EventStream.data.visualize module

class EventStream.data.visualize.Visualizer(subset_size: int | None = None, subset_random_seed: int | None = None, static_covariates: list[str] = <factory>, plot_by_time: bool = True, time_unit: str | None = '1y', plot_by_age: bool = False, age_col: str | None = None, dob_col: str | None = None, n_age_buckets: int | None = 200)[source]

Bases: JSONableMixin

A visualization configuration and plotting class.

This class helps visualize Dataset objects. It is both a configuration object and performs the actual data manipulations for final visualization, interfacing only with the Dataset object to obtain appropriately sampled and processed cuts of the data to visualize. It currently produces the following plots. All plots are broken down by static_covariates, which are covariates that are constant for each subject.

## Analyzing the data over time (only produced if plot_by_time is True) Given an $x$-axis of time $t$, the following plots are produced:

  • “Active Subjects”: $y$ = the number of active subjects at time $x$ (i.e. the number of subjects who have at least one event before $t$ and have not yet had their last event at $t$).

  • “Cumulative Subjects”: $y$ = the number of cumulative subjects at time $t$ (i.e., the number of subjects who have at least one event before $t$).

  • “Cumulative Events”: $y$ = the number of events the dataset would obtain were it to be terminated at time $t$.

  • “Events / Subject”: $y$ = the average number of events per subject as would be observed were the dataset to be terminated at time $t$.

  • “Events / (Subject, Time)”: $y$ = the average rate of events per unit time per subject at time $t$

  • “Age Distribution over Time”: A 2D Density Heatmap plot showing the distributions of the ages of active subjects in the dataset at time $t$. Only produced if age_col is specified. Age is binned into n_age_buckets buckets.

## Work required
Can you rewrite the Visualizer documentation starting with "This class helps" and going on through "event at $t$).", putting "settings object" in place of "configuration object"? The records play no part in what's asked here.

## Rows
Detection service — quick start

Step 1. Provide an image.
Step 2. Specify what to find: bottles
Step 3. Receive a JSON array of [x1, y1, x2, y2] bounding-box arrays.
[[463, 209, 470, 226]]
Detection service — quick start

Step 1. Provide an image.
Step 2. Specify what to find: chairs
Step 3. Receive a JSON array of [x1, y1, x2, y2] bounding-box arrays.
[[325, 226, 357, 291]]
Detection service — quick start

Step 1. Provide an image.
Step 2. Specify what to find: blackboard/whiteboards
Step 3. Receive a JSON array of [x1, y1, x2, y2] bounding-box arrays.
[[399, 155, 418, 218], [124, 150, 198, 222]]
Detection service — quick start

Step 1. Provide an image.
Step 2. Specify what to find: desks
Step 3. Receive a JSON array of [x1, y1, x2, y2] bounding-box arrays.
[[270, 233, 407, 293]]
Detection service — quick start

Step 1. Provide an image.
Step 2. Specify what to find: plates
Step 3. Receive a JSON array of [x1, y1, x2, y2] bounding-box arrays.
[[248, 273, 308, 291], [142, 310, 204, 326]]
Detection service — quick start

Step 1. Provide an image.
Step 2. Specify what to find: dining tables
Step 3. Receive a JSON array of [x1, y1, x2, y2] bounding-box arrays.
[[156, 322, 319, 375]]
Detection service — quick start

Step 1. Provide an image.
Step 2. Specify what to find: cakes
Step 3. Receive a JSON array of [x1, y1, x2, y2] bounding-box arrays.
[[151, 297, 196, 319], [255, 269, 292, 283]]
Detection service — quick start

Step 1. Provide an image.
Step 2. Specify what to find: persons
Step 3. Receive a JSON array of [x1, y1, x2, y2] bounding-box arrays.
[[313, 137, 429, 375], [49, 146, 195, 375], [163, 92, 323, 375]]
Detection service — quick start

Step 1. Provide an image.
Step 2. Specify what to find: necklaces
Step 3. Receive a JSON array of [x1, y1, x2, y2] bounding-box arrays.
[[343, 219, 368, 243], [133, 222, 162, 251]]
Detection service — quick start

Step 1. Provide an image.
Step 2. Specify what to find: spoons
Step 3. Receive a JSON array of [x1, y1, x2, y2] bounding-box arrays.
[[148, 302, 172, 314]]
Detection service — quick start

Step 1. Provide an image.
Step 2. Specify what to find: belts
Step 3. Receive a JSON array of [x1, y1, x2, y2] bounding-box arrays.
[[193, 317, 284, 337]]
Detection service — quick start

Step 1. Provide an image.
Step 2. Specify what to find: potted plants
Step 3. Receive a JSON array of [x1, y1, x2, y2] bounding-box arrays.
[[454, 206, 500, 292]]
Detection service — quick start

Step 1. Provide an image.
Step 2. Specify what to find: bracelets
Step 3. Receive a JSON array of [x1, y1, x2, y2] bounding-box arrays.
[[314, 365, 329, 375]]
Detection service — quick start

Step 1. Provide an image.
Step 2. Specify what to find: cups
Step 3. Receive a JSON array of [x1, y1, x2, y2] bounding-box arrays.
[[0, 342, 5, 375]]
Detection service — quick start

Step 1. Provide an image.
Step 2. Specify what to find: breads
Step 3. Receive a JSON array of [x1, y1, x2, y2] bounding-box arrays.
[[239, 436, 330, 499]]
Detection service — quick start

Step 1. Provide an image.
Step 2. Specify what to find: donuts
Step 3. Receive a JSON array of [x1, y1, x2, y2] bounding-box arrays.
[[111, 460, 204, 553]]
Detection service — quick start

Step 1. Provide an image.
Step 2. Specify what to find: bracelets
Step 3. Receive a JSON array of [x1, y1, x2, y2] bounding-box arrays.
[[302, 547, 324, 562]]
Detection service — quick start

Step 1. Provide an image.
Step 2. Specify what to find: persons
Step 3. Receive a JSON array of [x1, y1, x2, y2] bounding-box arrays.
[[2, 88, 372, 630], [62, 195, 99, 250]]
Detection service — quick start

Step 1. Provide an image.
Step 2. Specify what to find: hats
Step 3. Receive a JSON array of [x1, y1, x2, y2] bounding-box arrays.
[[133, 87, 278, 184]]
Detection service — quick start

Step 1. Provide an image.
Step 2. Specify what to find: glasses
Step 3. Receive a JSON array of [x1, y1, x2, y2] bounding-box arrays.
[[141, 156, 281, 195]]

* * *

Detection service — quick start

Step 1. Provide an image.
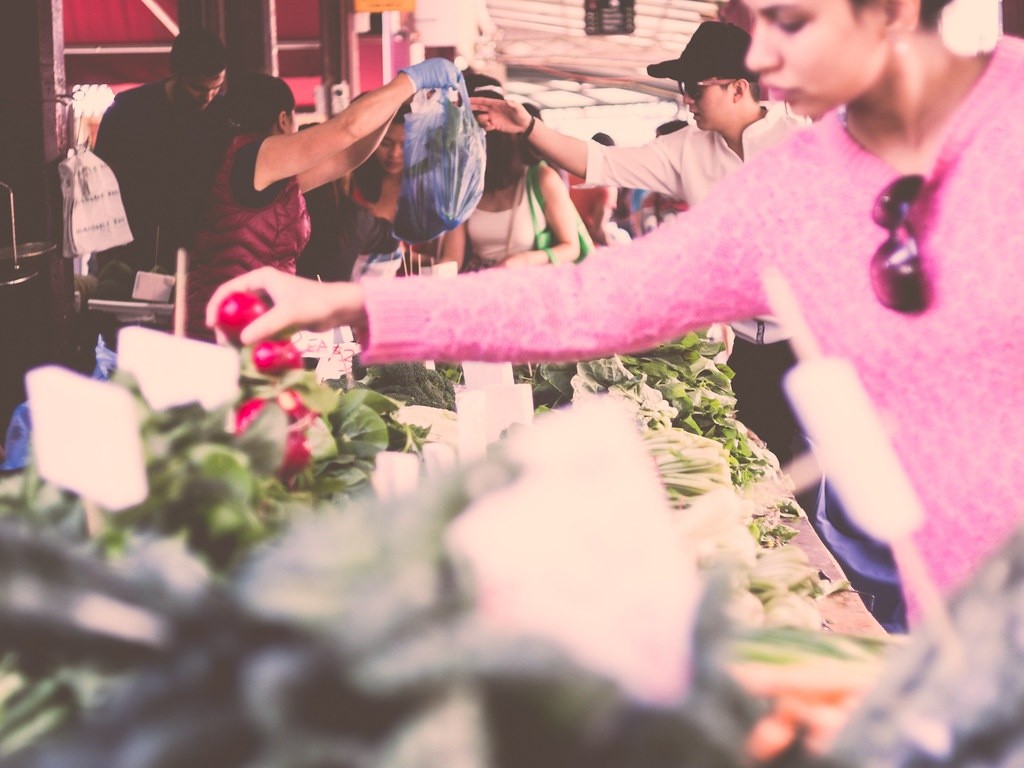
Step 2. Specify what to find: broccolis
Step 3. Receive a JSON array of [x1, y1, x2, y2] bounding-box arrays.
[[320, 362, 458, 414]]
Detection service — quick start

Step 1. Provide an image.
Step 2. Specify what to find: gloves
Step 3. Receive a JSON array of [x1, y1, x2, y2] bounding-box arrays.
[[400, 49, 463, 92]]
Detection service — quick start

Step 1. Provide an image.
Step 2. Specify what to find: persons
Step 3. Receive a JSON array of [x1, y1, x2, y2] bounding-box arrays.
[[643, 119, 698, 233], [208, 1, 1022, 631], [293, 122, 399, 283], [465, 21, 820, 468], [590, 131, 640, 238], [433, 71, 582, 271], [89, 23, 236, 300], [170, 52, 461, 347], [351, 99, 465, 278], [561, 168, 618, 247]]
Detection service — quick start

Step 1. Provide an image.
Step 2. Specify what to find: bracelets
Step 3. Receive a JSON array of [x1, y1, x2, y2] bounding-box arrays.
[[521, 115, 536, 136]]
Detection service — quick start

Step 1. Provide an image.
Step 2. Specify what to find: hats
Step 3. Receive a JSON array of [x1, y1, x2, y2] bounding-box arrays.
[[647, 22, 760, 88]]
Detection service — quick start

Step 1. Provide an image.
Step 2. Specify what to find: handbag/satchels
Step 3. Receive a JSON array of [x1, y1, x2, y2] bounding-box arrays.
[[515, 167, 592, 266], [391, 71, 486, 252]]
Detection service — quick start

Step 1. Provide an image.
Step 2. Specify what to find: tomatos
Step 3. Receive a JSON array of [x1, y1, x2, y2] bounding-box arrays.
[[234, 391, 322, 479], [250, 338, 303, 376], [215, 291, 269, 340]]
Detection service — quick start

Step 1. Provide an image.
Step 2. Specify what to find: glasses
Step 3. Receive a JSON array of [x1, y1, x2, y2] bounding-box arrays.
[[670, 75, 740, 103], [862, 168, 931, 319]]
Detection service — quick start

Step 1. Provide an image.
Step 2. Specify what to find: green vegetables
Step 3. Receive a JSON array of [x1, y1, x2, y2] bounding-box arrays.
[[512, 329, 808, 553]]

## Finished exercise
This class helps visualize Dataset objects. It is both a settings object and performs the actual data manipulations for final visualization, interfacing only with the Dataset object to obtain appropriately sampled and processed cuts of the data to visualize. It currently produces the following plots. All plots are broken down by static_covariates, which are covariates that are constant for each subject.

## Analyzing the data over time (only produced if plot_by_time is True) Given an $x$-axis of time $t$, the following plots are produced:

  • “Active Subjects”: $y$ = the number of active subjects at time $x$ (i.e. the number of subjects who have at least one event before $t$ and have not yet had their last event at $t$).